“Ma non dicevi che non volevi più fare gare?” dico a chi mi segue nella fila. Siamo qua in fila appunto per il solito rito: firma liberatoria, 20 € o poco più, pettorale e via.
Il compare non mi riconosce: eppure solo una settimana fa eravamo a tavola assieme dopo la gara della Plose. Mi aveva chiesto ospitalità al tavolo, con in mano un piatto di pasta (rigorosamente in bianco, come si conviene ai veri sportivi) e una pagnotta; si era seduto pensieroso e aveva bofonchiato qualcosa per ingannare il tempo. Chissà cosa avrà pensato; io sono uno del gruppo in effetti, mentre lui è uno da podio. Sono lontani in tempi in cui i campioni (o presunti tali) discutevano con i bisonti come me (come vengono chiamati per esempio alla Marcialonga) di tecnica e allenamenti.
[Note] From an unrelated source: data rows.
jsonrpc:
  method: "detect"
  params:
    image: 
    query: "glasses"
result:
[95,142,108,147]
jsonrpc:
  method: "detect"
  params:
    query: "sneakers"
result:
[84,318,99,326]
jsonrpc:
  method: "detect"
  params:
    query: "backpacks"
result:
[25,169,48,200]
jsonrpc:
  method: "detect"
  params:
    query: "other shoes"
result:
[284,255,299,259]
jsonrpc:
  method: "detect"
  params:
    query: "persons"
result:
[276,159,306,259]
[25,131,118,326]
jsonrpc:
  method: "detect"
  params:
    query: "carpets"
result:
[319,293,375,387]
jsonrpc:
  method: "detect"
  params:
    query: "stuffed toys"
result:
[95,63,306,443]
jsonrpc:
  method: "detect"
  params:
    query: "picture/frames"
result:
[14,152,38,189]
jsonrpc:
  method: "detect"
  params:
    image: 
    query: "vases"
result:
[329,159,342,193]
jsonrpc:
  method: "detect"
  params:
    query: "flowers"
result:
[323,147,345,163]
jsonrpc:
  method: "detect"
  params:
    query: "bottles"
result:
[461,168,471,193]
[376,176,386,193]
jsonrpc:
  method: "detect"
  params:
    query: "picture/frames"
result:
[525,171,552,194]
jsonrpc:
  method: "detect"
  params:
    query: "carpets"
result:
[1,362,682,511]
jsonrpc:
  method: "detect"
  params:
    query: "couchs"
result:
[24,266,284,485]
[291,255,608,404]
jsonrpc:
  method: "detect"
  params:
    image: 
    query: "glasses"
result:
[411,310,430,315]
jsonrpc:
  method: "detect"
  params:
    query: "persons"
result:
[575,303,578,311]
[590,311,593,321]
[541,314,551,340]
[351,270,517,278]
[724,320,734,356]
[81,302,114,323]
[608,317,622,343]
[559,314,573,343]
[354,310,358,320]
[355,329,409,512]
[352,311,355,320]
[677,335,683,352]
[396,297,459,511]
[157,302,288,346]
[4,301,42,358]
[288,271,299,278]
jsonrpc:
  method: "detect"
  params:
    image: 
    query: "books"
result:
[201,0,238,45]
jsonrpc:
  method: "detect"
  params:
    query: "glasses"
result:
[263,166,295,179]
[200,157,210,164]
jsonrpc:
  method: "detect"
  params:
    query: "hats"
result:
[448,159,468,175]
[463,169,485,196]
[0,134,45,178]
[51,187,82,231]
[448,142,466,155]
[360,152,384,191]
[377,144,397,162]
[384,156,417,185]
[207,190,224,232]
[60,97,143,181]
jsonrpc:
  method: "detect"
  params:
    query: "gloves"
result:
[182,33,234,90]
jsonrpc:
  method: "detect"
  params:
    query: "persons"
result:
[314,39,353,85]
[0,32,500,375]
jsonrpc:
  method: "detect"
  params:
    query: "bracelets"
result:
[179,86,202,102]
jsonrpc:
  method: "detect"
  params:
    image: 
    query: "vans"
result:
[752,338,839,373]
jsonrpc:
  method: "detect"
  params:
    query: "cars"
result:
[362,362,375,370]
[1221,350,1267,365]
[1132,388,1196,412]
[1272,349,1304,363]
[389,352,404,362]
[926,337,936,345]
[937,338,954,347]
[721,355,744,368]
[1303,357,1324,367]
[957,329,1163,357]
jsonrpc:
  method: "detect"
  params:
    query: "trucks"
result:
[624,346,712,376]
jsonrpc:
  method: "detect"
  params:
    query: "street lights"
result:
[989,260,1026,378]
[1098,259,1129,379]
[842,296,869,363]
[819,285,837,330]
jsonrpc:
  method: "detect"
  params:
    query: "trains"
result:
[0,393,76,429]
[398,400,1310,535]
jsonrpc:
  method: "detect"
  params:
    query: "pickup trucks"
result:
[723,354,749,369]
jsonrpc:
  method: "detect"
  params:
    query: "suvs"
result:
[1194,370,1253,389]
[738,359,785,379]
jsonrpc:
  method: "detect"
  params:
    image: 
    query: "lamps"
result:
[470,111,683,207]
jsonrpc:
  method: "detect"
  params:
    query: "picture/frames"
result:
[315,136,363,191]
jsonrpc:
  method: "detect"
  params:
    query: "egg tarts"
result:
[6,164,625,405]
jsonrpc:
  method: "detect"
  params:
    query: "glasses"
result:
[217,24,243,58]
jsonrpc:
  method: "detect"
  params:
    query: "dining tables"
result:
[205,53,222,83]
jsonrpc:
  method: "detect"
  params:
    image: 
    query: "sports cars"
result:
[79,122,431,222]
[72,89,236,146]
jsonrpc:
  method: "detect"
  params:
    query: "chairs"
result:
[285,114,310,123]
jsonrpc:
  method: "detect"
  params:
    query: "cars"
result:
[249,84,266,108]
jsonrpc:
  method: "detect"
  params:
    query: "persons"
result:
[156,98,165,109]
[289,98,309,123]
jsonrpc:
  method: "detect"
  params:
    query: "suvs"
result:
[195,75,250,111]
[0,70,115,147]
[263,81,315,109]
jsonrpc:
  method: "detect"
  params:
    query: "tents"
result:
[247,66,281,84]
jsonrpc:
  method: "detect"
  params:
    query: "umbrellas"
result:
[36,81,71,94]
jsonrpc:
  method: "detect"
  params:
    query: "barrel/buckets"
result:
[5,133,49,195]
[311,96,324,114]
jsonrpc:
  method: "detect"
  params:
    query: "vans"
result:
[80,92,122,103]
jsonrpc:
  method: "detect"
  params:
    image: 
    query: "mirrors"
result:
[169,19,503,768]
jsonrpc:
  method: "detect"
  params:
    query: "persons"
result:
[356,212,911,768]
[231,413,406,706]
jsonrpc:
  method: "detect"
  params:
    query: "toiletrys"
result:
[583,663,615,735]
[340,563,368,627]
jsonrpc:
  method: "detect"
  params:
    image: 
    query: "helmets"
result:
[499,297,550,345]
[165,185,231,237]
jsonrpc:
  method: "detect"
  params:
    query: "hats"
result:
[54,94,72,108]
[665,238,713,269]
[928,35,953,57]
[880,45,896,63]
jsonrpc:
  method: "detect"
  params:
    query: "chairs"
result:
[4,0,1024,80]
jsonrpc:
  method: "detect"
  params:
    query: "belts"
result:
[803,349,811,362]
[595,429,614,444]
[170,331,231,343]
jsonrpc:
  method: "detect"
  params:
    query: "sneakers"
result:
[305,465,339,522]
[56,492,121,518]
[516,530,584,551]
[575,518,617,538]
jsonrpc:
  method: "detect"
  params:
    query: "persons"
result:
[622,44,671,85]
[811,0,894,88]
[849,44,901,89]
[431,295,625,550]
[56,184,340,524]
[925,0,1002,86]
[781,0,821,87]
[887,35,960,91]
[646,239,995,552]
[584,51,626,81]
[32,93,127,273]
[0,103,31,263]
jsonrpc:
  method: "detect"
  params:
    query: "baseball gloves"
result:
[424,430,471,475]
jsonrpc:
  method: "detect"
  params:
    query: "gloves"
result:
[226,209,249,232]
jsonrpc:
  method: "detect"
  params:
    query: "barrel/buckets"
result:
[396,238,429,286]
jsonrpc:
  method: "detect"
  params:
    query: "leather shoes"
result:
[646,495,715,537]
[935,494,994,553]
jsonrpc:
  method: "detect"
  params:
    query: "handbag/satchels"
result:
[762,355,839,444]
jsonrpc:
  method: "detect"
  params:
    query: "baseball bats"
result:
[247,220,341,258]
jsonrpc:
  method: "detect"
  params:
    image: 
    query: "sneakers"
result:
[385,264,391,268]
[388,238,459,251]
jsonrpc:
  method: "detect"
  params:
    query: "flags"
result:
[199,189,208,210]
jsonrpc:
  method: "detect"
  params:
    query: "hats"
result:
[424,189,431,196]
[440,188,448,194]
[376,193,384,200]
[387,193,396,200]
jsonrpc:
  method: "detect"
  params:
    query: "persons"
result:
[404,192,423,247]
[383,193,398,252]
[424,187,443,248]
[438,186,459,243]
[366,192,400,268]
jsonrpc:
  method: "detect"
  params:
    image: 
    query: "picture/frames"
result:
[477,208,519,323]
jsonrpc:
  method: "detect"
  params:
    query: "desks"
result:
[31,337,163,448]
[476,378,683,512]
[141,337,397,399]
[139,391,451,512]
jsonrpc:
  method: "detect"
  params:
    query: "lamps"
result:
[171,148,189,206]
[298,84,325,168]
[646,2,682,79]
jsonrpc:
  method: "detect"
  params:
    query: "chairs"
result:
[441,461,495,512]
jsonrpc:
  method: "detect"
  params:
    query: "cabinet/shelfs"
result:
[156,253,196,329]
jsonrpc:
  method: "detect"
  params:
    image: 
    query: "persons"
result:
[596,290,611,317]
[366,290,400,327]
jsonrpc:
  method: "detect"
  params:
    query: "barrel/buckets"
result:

Mi ricordo uno dei primi campioni mondiali di scialpinismo, nonché soccorritore del Soccorso Alpino che si era distinto nella tragedia della Val Lasties, insegnarmi la giusta sequenza per velocizzare il cambio pelli proprio qui a Bellamonte, un bel po’ di anni fa.
In effetti il compare arriverà a podio, rifilandomi un bel po’ di minuti.
Del resto dall’età potrebbe essere mio figlio; anche se poi scopro rileggendo la classifica che ci sono un bel po’ di vecchietti che pestano proprio duro davanti a me; e alcune ragazze pure.
Io e Paolino facciamo un po’ di scaramucce sia in salita che in discesa: patisco in salita poi mi riprendo con un po’ di mestiere in discesa e nei cambi: arriviamo assieme; buono per il Sellaronda.